強迫性障害とは
強迫性障害とは、自分でもおかしいと分かっていてもそのことが頭から離れず、何度も同じ確認や行為を繰り返してしまうため、日常生活に支障をきたす病気のことです。
強迫性障害には「強迫観念」と「強迫行為」の2つの症状があります。
強迫観念とは、自分の意思に反して嫌なイメージや思考などが何度も繰り返し感じられるもので、強い不安や嫌な思いを伴います。
強迫行為とは、強迫観念による不安を打ち消すために、同じ行為を繰り返してしまうことです。例えば不潔に思えて過剰に手を洗う、戸締りを何度も確認せずにはいられない、などです。
自分でもそんなことはおかしいと分かっていても、やめられない(コントロールできない)のが特徴です。
強迫性障害の原因
脳内の神経伝達物質であるセロトニンの働きに異変が生じることが関係しているとも言われていますが、現在のところ明確な原因は分かっていません。

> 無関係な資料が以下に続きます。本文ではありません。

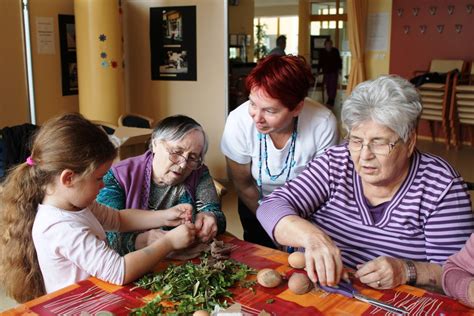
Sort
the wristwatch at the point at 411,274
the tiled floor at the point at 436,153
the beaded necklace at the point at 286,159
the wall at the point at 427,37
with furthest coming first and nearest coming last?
the wall at the point at 427,37 < the tiled floor at the point at 436,153 < the beaded necklace at the point at 286,159 < the wristwatch at the point at 411,274

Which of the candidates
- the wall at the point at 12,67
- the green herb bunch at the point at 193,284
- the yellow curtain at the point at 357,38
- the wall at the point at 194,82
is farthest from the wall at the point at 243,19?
the green herb bunch at the point at 193,284

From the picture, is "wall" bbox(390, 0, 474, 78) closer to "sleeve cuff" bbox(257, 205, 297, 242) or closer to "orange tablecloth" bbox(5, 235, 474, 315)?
"sleeve cuff" bbox(257, 205, 297, 242)

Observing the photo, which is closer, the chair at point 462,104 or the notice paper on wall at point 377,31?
the chair at point 462,104

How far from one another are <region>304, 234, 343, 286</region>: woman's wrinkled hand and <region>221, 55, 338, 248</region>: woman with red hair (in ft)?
2.40

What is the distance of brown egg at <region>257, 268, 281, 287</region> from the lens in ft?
4.60

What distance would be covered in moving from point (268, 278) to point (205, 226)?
432mm

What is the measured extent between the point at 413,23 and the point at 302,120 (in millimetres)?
6499

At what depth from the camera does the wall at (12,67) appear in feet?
15.0

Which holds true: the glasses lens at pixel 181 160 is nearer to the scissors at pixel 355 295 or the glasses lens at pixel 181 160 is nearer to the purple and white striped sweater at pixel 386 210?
the purple and white striped sweater at pixel 386 210

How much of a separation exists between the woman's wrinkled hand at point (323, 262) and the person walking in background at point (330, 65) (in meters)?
7.43

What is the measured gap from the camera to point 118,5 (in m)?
4.89

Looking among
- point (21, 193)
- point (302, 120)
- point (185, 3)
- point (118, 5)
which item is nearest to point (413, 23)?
point (185, 3)

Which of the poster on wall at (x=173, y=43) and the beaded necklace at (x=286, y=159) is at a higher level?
the poster on wall at (x=173, y=43)

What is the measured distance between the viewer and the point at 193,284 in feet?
4.51
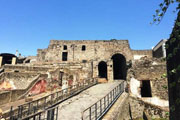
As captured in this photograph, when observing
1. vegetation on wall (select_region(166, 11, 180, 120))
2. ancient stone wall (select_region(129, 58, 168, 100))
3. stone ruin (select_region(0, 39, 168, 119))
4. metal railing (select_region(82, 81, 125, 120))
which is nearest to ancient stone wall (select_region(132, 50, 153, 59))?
stone ruin (select_region(0, 39, 168, 119))

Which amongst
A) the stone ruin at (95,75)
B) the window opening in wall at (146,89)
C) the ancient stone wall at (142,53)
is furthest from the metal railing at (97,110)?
the ancient stone wall at (142,53)

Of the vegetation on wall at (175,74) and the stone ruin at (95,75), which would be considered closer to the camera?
the vegetation on wall at (175,74)

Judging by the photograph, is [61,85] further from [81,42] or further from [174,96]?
[174,96]

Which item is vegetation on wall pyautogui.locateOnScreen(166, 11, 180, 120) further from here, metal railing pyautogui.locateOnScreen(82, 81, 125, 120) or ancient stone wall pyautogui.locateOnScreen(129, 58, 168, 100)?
ancient stone wall pyautogui.locateOnScreen(129, 58, 168, 100)

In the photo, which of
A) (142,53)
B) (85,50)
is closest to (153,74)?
(85,50)

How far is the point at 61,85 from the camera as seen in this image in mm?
14727

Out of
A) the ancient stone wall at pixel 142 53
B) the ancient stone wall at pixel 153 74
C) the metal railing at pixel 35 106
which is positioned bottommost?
the metal railing at pixel 35 106

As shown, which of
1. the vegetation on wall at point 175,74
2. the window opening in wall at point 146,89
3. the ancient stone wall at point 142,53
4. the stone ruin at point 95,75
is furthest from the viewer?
the ancient stone wall at point 142,53

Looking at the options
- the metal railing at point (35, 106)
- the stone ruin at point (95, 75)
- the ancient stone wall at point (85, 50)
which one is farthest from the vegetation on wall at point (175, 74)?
the ancient stone wall at point (85, 50)

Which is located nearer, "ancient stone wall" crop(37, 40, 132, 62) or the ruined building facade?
the ruined building facade

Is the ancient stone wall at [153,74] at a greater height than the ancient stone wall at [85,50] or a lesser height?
lesser

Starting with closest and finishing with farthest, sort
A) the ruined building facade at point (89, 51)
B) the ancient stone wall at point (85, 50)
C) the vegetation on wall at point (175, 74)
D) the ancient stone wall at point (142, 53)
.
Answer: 1. the vegetation on wall at point (175, 74)
2. the ruined building facade at point (89, 51)
3. the ancient stone wall at point (85, 50)
4. the ancient stone wall at point (142, 53)

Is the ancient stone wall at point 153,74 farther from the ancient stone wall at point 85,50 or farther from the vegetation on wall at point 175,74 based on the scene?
the ancient stone wall at point 85,50

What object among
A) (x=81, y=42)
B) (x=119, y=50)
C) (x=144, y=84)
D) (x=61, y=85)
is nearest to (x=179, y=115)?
(x=144, y=84)
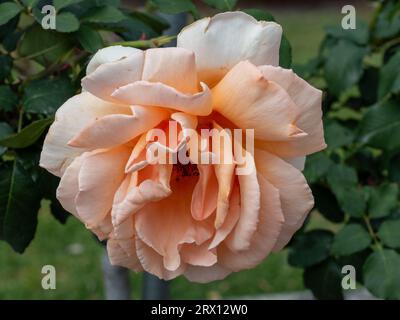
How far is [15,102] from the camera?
1.14 meters

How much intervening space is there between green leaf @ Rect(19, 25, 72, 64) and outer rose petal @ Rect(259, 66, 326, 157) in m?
0.41

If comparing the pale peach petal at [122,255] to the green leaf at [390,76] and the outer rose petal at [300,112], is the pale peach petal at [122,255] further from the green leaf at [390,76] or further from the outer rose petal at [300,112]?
the green leaf at [390,76]

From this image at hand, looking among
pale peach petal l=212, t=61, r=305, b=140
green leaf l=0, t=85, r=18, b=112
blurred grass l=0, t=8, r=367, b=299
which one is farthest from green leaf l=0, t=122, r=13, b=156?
blurred grass l=0, t=8, r=367, b=299

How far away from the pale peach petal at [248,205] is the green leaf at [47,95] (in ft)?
1.25

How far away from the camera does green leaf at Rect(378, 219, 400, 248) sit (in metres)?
1.33

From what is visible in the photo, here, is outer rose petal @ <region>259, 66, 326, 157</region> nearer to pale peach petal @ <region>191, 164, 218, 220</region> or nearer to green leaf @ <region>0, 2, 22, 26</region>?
pale peach petal @ <region>191, 164, 218, 220</region>

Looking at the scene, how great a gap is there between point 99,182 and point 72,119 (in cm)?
8

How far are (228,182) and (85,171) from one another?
16 centimetres

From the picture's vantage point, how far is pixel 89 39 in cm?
107

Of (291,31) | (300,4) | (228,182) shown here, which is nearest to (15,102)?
(228,182)

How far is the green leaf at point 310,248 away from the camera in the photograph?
150 cm

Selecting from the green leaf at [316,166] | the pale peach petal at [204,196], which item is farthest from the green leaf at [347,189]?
the pale peach petal at [204,196]

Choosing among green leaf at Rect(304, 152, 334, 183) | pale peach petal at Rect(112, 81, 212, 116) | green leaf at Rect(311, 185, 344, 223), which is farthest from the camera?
green leaf at Rect(311, 185, 344, 223)

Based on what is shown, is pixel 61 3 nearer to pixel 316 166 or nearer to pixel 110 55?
pixel 110 55
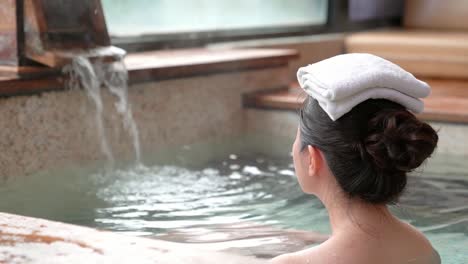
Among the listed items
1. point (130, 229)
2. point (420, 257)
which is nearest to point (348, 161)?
point (420, 257)

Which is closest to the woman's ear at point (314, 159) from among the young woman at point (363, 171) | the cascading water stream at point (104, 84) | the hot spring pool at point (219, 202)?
the young woman at point (363, 171)

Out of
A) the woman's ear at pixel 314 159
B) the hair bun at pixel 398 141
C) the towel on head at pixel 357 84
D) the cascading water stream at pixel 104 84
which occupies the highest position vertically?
the towel on head at pixel 357 84

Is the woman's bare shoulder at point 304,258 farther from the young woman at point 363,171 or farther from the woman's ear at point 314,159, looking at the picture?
the woman's ear at point 314,159

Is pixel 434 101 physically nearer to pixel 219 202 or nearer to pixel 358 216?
pixel 219 202

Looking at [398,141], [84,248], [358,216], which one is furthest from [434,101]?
[84,248]

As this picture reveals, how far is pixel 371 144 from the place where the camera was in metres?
1.43

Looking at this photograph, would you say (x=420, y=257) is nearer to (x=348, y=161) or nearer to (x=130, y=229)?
(x=348, y=161)

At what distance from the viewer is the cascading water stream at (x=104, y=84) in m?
3.15

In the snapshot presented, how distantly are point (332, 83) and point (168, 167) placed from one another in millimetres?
1862

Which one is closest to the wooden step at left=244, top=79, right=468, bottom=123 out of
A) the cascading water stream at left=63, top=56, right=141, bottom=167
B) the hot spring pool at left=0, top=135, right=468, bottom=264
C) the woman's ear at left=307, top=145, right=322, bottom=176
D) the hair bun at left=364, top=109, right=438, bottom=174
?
the hot spring pool at left=0, top=135, right=468, bottom=264

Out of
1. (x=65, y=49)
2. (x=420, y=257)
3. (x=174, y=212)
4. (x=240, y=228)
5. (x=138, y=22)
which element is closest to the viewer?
(x=420, y=257)

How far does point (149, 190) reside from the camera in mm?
2838

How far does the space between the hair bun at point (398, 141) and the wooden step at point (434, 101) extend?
69.4 inches

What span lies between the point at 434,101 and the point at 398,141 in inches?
102
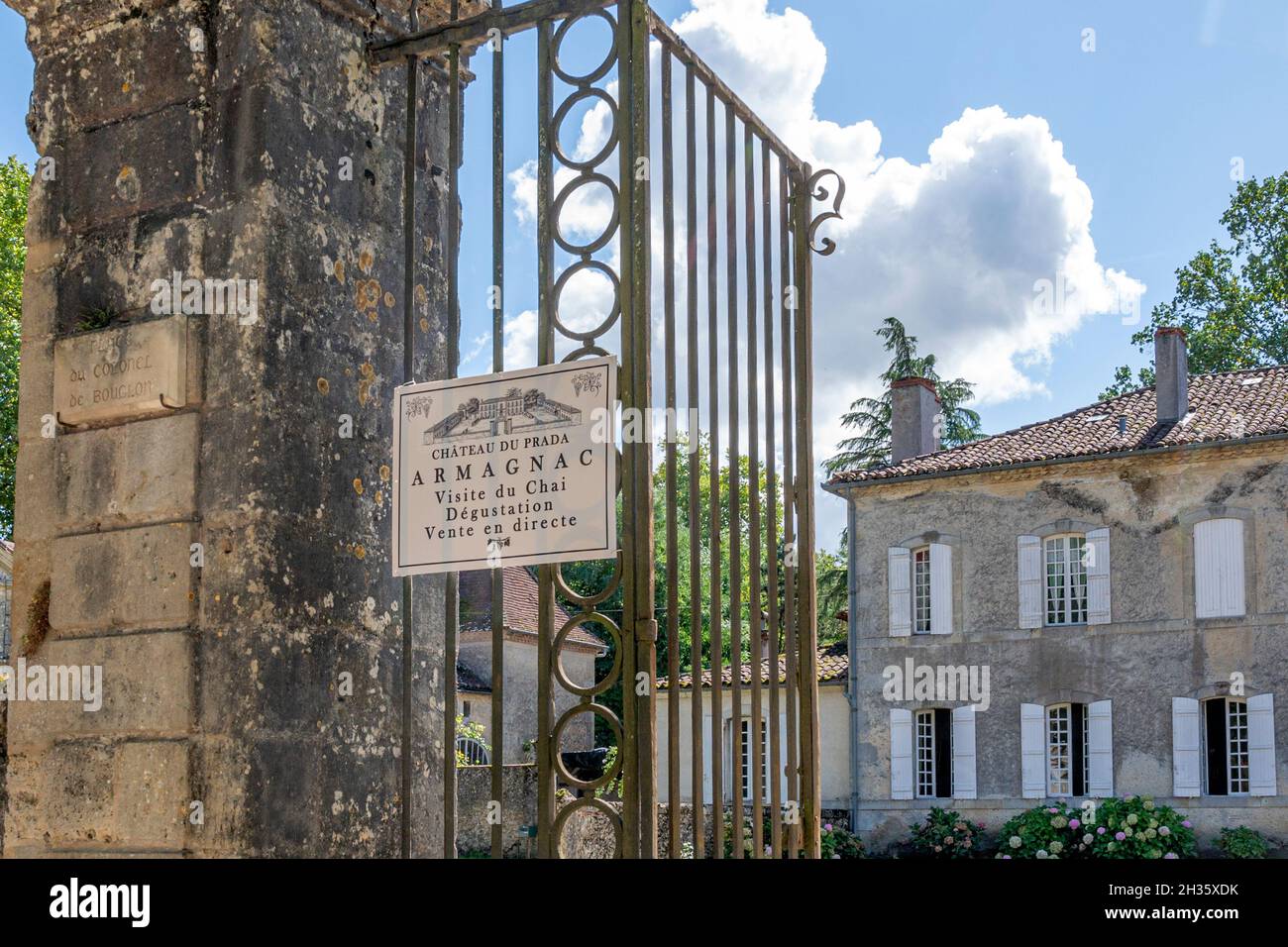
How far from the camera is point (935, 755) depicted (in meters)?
→ 22.3

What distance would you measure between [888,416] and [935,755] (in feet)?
46.1

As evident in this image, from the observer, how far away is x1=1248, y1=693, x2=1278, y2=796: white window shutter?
782 inches

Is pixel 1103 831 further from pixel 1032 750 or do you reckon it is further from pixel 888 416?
pixel 888 416

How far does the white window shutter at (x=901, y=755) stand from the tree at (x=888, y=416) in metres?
12.5

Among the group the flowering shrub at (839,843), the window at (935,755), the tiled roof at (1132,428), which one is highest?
the tiled roof at (1132,428)

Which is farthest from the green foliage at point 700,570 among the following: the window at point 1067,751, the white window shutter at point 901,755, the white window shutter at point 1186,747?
the white window shutter at point 1186,747

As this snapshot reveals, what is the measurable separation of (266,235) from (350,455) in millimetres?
505

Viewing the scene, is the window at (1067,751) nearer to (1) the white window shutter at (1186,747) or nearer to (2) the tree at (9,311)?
(1) the white window shutter at (1186,747)

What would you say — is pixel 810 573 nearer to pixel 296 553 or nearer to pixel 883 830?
pixel 296 553

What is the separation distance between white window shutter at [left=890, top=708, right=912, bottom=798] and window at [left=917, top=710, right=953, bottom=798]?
196 mm

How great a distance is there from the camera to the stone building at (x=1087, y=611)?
20.4 m

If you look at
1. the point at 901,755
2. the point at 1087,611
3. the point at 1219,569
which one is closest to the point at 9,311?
the point at 901,755
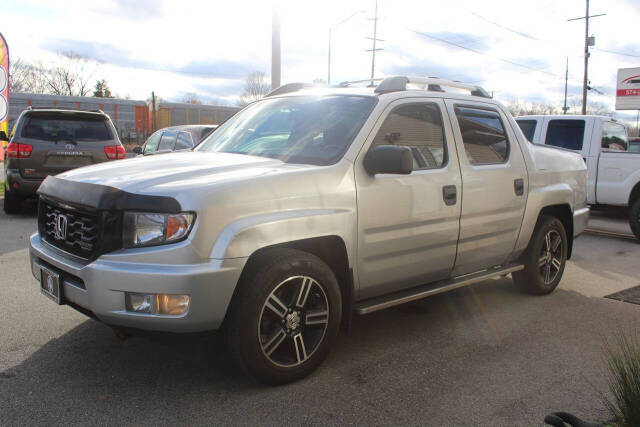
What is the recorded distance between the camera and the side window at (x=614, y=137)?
10.3 m

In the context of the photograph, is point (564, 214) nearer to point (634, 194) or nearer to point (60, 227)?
point (60, 227)

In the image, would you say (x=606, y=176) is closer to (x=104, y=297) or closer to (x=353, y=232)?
(x=353, y=232)

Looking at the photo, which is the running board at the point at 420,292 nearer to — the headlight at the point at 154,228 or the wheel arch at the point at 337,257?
the wheel arch at the point at 337,257

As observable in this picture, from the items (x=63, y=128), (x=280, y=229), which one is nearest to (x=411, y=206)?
(x=280, y=229)

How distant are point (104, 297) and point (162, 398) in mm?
702

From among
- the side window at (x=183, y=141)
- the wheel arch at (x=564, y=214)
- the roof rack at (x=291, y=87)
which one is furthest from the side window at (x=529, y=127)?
the roof rack at (x=291, y=87)

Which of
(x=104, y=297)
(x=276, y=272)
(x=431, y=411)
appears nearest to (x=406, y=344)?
(x=431, y=411)

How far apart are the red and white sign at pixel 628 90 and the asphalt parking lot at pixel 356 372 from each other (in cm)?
3501

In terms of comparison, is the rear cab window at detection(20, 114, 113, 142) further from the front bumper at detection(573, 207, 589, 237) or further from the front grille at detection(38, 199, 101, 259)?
the front bumper at detection(573, 207, 589, 237)

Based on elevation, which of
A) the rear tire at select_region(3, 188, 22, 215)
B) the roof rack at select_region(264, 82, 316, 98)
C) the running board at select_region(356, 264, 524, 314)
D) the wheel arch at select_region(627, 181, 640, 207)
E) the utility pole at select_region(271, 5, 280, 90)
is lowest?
the rear tire at select_region(3, 188, 22, 215)

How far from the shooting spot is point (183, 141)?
12227 millimetres

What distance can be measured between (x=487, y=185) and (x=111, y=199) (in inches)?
114

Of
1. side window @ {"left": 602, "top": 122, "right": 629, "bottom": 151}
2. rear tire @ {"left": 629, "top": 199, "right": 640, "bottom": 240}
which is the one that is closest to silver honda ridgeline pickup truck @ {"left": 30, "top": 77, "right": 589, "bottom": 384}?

性格的には責任感が強く、真面目な人がなりやすい傾向にあると言われています。
強迫性障害に対する漢方治療
自律神経のバランスの乱れを整える作用のある漢方薬で、強迫性障害に関わる症状が改善されることを経験しています。
当店では性格的な傾向や症状の出方、特徴などに加えて、糸練功(しれんこう 筋力反射テスト)という特殊な技術を用いて、その方の心身の状態により適した漢方薬をお調べしています。
同じ「強迫性障害」という診断名であっても、改善に必要な漢方薬は一人ひとり異なります。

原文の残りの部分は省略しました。